Domestic interests are beginning to set policy as German Chancellor Angela Merkel positions herself to vie for re-election in September. That means disappointments for some of Germany's international partners.
Merkel will put Europe's struggles behind her and concentrate on the home front
Merkel's Christian Democratic Union, together with their preferred coalition partner the Free Democrats, may be attracting a solid majority in recent public-opinion polls. But Merkel is surely aware of how volatile the political situation is in these economically troubled times.
So the chancellor, experts say, is already realigning her government's policies to appeal to the home-front. The most recent example came last weekend, when Merkel led opposition to a proposed 180 billion euro ($226 billion) aid package for eastern European economies at an EU summit in Brussels.
"The concerns in the German population about jobs and the economic outlook are huge," Klaus-Peter Schoeppner, the head of polling group Emnid, told Reuters news agency. "Against that backdrop, I really don't see a way for Merkel to explain to the voters that Germany must help out other countries, whether they are in the euro bloc or outside."
Merkel also remained tight-lipped last week when asked whether Germany would come to the aid of countries like Ireland that have been hit particularly badly by the global financial crisis.
"It will be very difficult, especially in an election year, to explain to German voters that they -- or rather their children or grandchildren -- should pay for the weaknesses of other governments," Wolfgang Nowak, the head of a Deutsche Bank think tank, told Reuters.
But Merkel's strategy is also not without risks and ambiguities.
The Opel dilemma
Merkel has to make a difficult choice when it somes to saving Opel jobs
Some foreign experts have said the Germany-first turn in Merkel policies could damage Germany's standing abroad and end up hurting the country's own economy.

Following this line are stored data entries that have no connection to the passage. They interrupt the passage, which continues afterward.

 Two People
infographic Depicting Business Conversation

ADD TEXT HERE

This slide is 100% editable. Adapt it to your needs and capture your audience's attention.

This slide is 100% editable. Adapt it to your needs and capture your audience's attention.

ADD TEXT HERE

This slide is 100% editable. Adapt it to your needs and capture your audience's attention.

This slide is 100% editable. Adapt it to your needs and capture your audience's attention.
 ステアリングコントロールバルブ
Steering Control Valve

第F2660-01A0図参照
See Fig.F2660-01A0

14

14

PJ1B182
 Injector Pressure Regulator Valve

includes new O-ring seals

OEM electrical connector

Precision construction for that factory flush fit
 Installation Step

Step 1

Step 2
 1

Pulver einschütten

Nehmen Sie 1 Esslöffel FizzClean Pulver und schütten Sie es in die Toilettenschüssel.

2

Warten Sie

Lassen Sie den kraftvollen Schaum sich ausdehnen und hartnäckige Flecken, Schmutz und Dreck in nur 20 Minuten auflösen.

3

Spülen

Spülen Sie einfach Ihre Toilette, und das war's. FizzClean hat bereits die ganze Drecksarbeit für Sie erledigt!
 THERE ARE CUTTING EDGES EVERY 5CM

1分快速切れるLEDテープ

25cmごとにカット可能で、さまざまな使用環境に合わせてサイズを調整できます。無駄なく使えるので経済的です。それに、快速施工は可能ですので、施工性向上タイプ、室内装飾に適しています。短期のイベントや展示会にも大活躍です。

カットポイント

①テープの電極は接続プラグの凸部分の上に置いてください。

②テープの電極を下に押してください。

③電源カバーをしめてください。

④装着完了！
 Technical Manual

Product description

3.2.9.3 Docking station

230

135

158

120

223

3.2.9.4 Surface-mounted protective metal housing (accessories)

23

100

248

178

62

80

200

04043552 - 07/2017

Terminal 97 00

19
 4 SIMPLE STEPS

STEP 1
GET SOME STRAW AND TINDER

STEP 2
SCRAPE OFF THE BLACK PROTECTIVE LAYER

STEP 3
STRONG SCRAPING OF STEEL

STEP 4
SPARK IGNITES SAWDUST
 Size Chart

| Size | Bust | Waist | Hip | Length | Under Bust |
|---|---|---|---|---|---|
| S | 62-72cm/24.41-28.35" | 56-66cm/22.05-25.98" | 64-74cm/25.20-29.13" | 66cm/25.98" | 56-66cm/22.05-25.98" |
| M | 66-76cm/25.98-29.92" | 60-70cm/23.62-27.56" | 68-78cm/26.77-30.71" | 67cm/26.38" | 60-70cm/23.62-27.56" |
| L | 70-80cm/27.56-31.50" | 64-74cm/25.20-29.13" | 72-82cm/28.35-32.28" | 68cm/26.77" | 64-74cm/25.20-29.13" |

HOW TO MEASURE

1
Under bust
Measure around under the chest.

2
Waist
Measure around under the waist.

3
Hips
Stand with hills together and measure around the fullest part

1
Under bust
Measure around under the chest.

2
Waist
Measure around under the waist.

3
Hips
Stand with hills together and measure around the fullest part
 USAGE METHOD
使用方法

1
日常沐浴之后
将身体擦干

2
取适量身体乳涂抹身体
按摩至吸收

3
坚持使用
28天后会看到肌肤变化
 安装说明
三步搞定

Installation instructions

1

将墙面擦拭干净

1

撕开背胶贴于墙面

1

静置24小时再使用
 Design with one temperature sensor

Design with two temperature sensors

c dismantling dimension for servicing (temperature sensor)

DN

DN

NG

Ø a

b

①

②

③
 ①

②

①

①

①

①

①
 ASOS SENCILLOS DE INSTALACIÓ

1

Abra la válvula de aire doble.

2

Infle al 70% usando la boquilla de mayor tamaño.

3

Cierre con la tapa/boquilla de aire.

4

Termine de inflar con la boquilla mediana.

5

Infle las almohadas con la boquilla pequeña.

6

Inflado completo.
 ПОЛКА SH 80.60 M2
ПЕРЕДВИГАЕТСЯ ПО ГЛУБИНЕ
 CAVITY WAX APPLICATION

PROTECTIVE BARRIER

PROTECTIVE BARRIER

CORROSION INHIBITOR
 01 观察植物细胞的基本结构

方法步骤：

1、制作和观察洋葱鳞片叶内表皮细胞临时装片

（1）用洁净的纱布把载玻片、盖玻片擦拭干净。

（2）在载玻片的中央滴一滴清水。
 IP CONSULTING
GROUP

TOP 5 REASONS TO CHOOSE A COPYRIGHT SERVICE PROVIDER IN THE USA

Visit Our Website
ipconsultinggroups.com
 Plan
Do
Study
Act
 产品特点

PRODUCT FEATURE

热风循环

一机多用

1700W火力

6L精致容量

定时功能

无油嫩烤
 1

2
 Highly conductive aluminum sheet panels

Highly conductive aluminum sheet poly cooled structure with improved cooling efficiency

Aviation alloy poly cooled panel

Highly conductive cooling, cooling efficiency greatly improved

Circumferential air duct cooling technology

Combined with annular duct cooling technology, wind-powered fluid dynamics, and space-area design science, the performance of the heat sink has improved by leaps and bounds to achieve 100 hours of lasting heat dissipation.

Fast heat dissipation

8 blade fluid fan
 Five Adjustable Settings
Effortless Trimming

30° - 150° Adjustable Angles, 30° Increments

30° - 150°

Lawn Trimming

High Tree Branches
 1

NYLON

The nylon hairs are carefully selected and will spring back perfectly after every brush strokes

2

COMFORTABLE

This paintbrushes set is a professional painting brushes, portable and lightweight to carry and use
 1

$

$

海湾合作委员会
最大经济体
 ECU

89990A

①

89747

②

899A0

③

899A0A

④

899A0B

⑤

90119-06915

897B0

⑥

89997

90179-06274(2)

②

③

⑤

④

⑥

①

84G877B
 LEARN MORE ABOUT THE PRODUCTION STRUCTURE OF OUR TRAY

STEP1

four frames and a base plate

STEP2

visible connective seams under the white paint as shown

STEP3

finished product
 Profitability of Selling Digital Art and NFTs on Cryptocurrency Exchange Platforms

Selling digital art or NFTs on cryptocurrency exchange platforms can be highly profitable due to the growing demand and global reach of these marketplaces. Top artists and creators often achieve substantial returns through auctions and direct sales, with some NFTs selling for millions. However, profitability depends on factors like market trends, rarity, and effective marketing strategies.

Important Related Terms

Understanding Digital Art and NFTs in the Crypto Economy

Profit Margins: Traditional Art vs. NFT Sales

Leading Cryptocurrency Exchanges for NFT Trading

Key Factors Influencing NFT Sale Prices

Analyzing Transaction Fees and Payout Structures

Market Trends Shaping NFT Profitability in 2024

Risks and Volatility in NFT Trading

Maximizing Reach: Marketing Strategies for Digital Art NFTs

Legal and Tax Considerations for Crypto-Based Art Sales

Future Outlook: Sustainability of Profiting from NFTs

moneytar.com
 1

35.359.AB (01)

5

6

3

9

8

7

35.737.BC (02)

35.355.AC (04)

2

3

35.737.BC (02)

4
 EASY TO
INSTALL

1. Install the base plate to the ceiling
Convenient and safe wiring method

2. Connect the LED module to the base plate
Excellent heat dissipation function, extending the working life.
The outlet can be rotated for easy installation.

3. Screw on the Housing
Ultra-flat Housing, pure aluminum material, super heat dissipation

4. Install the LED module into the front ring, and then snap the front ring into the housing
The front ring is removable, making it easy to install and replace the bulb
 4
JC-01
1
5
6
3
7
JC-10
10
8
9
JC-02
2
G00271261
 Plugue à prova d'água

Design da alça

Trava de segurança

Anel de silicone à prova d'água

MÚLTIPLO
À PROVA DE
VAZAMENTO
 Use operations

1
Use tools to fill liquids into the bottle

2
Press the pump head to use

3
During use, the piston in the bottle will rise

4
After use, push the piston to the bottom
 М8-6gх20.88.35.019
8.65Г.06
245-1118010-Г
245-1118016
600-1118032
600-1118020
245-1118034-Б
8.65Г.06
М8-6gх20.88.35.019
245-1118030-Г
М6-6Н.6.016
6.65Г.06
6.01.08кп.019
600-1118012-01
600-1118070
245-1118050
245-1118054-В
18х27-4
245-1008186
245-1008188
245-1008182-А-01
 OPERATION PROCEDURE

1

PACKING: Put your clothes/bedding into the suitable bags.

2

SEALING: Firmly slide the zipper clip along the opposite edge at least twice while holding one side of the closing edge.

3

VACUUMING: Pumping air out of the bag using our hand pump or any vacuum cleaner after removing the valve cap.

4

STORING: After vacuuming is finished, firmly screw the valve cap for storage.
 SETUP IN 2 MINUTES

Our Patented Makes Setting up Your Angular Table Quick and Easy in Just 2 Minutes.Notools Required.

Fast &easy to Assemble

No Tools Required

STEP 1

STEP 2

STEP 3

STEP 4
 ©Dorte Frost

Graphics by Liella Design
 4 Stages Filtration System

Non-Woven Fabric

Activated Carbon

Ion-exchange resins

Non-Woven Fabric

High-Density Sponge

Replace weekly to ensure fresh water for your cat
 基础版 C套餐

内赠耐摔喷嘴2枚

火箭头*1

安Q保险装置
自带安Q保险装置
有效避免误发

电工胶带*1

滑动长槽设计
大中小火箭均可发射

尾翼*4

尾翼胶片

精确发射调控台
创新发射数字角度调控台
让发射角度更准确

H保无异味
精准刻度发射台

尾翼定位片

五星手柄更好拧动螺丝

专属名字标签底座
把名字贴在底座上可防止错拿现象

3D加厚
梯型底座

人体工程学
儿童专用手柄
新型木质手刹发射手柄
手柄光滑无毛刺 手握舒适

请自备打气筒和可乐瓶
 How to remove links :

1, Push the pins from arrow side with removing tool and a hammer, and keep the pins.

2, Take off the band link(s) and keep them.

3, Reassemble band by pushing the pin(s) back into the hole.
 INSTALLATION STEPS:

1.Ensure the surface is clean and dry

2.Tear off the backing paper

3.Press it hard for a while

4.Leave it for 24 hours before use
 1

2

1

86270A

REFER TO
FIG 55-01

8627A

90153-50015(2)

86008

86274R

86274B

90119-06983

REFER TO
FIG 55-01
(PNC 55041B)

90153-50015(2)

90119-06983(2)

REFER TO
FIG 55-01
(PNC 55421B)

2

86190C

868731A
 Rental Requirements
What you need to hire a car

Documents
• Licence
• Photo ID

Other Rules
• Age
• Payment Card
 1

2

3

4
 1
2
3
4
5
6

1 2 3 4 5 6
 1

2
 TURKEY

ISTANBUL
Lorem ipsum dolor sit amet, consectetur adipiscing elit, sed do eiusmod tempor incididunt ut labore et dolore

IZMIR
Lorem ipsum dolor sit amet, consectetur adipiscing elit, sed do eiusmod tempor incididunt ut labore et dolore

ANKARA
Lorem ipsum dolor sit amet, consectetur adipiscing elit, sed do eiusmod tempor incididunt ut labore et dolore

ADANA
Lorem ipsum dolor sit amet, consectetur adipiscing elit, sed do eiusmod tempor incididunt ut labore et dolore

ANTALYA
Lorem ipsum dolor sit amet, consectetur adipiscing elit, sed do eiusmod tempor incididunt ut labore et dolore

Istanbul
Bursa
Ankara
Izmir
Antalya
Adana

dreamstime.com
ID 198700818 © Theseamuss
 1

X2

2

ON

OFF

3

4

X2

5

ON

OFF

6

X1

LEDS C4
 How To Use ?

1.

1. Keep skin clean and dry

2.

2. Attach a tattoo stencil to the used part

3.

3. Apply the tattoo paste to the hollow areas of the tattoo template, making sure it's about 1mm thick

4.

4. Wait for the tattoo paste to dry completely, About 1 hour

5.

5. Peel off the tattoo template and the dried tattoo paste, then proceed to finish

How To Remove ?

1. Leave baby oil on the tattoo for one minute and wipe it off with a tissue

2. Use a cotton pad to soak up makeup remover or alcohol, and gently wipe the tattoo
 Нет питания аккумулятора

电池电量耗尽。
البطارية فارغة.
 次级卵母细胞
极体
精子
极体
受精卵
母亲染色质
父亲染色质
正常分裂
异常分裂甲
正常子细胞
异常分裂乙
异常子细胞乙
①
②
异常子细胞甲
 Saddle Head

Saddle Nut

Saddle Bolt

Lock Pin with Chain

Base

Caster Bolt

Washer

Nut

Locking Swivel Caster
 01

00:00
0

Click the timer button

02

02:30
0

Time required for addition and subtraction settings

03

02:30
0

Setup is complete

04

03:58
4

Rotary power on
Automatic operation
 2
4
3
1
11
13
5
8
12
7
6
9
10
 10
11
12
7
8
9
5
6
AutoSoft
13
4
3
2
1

Germany thrives on exports, and a majority of its products are sold within the EU and more than 40 percent within the euro zone.
"There needs to be a bit more honesty about Germany's dependence on others," the head of London's Centre for European Reform, Simon Tilford, told Reuters. "If a crisis in one euro member spread, then Germany's trade surplus could vanish and the economy would be in far deeper trouble than it already is."
Moreover, even in the short term, it's often difficult to determine which course of action is in the national interest -- as is evident with the carmaker Opel.
The European subsidiary of troubled US giant GM would like some 3.3 billion euros in aid from Berlin in return for saving the jobs of the company's 26,000 German employees.
But were Merkel's government to agree to such a bail-out, it would potentially open the floodgates for other companies to argue that they, too, merited assistance.
Troops for Afghanistan
Merkel is not likely to send any more soldiers to Afghanistan
The economy isn't the only area where the chancellor may have to disappoint some of Germany's allies.
In particular, Merkel is likely to resist ongoing pressure from the United States for America's NATO partners to contribute more toward establishing security in Afghanistan.
In February, Germany agreed to deploy 600 more troops in Afghanistan, bringing the total number of German forces, stationed in the relatively peaceful north of the country, available for that conflict to more than 4,000.
But Merkel flatly rejected the idea that those troops could be called to the serve in more dangerous southern Afghanistan.
That would risk angering voters at home, something Merkel is keen to avoid some sixth months before she puts her own political future up for a vote.